_DOCUMENT SEGMENT_
README.md

May 13, 2026 · View on GitHub

Codex Autoresearch

Aim. Iterate. Arrive.

Autonomous goal-driven experimentation for Codex.

Codex Skill GitHub Stars MIT License

English · 🇨🇳 中文 · 🇯🇵 日本語 · 🇰🇷 한국어 · 🇫🇷 Français · 🇩🇪 Deutsch · 🇪🇸 Español · 🇧🇷 Português · 🇷🇺 Русский


The idea: tell Codex what you want to improve, then walk away. It modifies your code, verifies the result, keeps or discards, and repeats. You come back to a log of experiments and a better codebase.

Inspired by Karpathy's autoresearch, generalized beyond ML to anything you can verify mechanically: test coverage, type errors, latency, lint warnings, security findings, release readiness — if a command can tell whether it improved, the loop can iterate on it.

Quick Start

Important

Start Codex with Goals, hooks, and Full Access enabled:

codex --enable goals --enable hooks --dangerously-bypass-approvals-and-sandbox

Use this before starting autoresearch for the smoothest foreground and background experience.

# Install in Codex (recommended)
$skill-installer install https://github.com/leo-lilinxiao/codex-autoresearch

Restart Codex, open your project, and go:

You:   $codex-autoresearch
       I want to get rid of all the `any` types in my TypeScript code

Codex: I found 47 `any` occurrences across src/**/*.ts.
       Results directory: ./autoresearch-results/
       Metric: `any` count (current: 47), direction: lower
       Verify: grep count + tsc --noEmit as guard
       Run mode: foreground or background?

You:   Background, go. Run overnight.

Codex: Starting background run — baseline: 47. Iterating.

Each improvement stacks. Each failure reverts. Everything is logged.

For background runs, start Codex from a trusted Full Access session. If Codex is restricted to workspace-only sandboxing, use foreground mode or restart with Full Access before choosing background.

See INSTALL.md for manual copy, symlink, and user-scope options. See GUIDE.md for the full manual.

How It Works

You say one sentence  →  Codex scans & confirms  →  You say "go"
                                                        |
                                         +--------------+--------------+
                                         |                             |
                                    foreground                    background
                                  (current session)            (detached, overnight)

_REQUEST 1_
According to the Codex Autoresearch README, which project inspired this tool?
_REQUEST 2_
Extend the Codex Autoresearch README from the point where it stops.
The material after this comes from a different source than the README.

_ROWS_
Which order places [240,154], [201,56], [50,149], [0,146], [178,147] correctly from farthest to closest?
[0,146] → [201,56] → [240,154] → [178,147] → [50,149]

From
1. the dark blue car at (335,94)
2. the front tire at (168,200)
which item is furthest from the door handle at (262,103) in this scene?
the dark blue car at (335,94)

...

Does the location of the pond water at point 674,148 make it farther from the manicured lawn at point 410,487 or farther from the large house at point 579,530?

_EXERCISE OUTPUT 1_
Karpathy's autoresearch.

_EXERCISE OUTPUT 2_
                                         |                             |
                                         +--------------+--------------+
                                                        |
                                                        v
                                              +-------------------+
                                              |    The Loop       |
                                              |                   |
                                              |  modify one thing |
                                              |  git commit       |
                                              |  run verify       |
                                              |  improved? keep   |
                                              |  worse? revert    |
                                              |  log the result   |
                                              |  repeat           |
                                              +-------------------+

That's it. You pick one: foreground keeps the loop in your current session, background hands it off to a detached process so you can sleep. Same loop either way, but they don't run at the same time.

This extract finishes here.